>> START

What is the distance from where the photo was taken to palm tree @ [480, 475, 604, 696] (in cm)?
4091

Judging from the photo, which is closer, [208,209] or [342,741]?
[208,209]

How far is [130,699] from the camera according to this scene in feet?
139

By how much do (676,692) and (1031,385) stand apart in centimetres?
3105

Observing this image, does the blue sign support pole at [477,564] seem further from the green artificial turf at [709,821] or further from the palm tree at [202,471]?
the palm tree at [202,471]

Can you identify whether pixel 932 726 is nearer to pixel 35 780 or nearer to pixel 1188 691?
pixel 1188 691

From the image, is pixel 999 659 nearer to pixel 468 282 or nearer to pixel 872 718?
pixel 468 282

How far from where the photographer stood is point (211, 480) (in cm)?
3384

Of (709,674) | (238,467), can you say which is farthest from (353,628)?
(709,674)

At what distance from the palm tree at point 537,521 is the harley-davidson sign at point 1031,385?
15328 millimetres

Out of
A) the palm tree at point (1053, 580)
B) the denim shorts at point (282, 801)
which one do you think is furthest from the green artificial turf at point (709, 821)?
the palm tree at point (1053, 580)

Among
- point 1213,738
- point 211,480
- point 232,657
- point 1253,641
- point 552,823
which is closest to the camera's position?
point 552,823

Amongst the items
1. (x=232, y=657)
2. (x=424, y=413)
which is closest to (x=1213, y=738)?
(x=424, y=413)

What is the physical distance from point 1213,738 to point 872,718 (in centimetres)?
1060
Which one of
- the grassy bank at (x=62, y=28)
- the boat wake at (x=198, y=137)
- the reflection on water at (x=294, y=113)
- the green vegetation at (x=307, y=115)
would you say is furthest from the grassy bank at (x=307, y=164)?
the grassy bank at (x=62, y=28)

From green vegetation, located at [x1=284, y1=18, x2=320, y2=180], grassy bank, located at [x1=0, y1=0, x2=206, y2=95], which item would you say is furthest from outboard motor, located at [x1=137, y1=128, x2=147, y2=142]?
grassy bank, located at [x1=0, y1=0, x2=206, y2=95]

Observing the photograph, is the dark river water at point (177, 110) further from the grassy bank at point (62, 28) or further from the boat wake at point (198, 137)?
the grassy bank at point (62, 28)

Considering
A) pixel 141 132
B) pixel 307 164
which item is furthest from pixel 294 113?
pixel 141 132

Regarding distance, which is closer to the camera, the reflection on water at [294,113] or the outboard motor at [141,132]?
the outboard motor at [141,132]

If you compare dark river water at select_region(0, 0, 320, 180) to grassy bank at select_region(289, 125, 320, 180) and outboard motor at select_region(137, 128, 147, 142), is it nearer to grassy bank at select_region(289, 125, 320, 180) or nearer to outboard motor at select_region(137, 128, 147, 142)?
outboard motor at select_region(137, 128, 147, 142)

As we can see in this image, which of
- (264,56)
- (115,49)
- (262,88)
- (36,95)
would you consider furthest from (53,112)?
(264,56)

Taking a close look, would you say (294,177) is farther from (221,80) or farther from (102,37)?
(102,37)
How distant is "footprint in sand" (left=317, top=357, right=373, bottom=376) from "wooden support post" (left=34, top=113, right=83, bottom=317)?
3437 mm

>> END

_THE TASK_.
All of the entries above should be written out again exactly.

_THE RESPONSE_.
What is the distance from where the photo was taken to palm tree @ [480, 475, 604, 696] (in cm)?
4091

Judging from the photo, which is closer, [208,209] or [342,741]?
[208,209]

How far is [130,699] from the camera according to this scene in feet?
139

By how much do (676,692) and (1031,385) stand apart in centimetres?
3105

Observing this image, does the blue sign support pole at [477,564] seem further from the green artificial turf at [709,821] or further from the palm tree at [202,471]?
the palm tree at [202,471]

Can you identify whether pixel 932 726 is nearer to pixel 35 780 or nearer to pixel 1188 691?
pixel 1188 691

From the image, is pixel 999 659 nearer to pixel 468 282 or nearer to pixel 872 718?
pixel 468 282

How far from where the photographer stood is point (211, 480) (in cm)?
3384

Of (709,674) | (238,467), can you say which is farthest from (353,628)?
(709,674)

At what distance from the palm tree at point 537,521 is the harley-davidson sign at point 1031,385?
15328 millimetres

Out of
A) the palm tree at point (1053, 580)
B) the denim shorts at point (282, 801)
which one do you think is furthest from the green artificial turf at point (709, 821)?
the palm tree at point (1053, 580)

Among
- point 1213,738
- point 211,480
- point 232,657
- point 1253,641
- point 552,823
which is closest to the camera's position?
point 552,823

Amongst the items
1. (x=232, y=657)
2. (x=424, y=413)
which is closest to (x=1213, y=738)?
(x=424, y=413)

What is the physical distance from point 1213,738 to point 872,718 (in centimetres)?
1060
Which one of
- the grassy bank at (x=62, y=28)
- the boat wake at (x=198, y=137)
- the reflection on water at (x=294, y=113)
- the green vegetation at (x=307, y=115)
would you say is furthest from the grassy bank at (x=307, y=164)?
the grassy bank at (x=62, y=28)

From green vegetation, located at [x1=284, y1=18, x2=320, y2=180], grassy bank, located at [x1=0, y1=0, x2=206, y2=95], which item would you say is furthest from outboard motor, located at [x1=137, y1=128, x2=147, y2=142]?
grassy bank, located at [x1=0, y1=0, x2=206, y2=95]

Observing the photograph, is the dark river water at point (177, 110) further from the grassy bank at point (62, 28) or further from the boat wake at point (198, 137)?
the grassy bank at point (62, 28)

Considering
A) pixel 141 132
B) pixel 307 164
which item is furthest from pixel 294 113?
pixel 141 132

Regarding distance, which is closer to the camera, the reflection on water at [294,113] or the outboard motor at [141,132]?
the outboard motor at [141,132]

If you compare dark river water at select_region(0, 0, 320, 180) to grassy bank at select_region(289, 125, 320, 180) and outboard motor at select_region(137, 128, 147, 142), is it nearer to grassy bank at select_region(289, 125, 320, 180) or nearer to outboard motor at select_region(137, 128, 147, 142)?
outboard motor at select_region(137, 128, 147, 142)

As we can see in this image, which of
- (264,56)
- (115,49)
- (262,88)
- (36,95)
would you consider furthest from (53,112)?
(264,56)

Taking a close look, would you say (294,177) is farther from (221,80) or farther from (102,37)?
(102,37)
How distant is "footprint in sand" (left=317, top=357, right=373, bottom=376) from "wooden support post" (left=34, top=113, right=83, bottom=317)?
3437 mm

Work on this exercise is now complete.